To be done: Copy the material below line for line, with no changes.

──────

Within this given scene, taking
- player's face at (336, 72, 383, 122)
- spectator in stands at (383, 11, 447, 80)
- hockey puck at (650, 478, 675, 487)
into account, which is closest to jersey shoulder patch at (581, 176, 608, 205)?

──────

The response:
Within this given scene, taking
- player's face at (336, 72, 383, 122)
- spectator in stands at (383, 11, 447, 80)
- hockey puck at (650, 478, 675, 487)
into account, which is closest to jersey shoulder patch at (581, 176, 608, 205)?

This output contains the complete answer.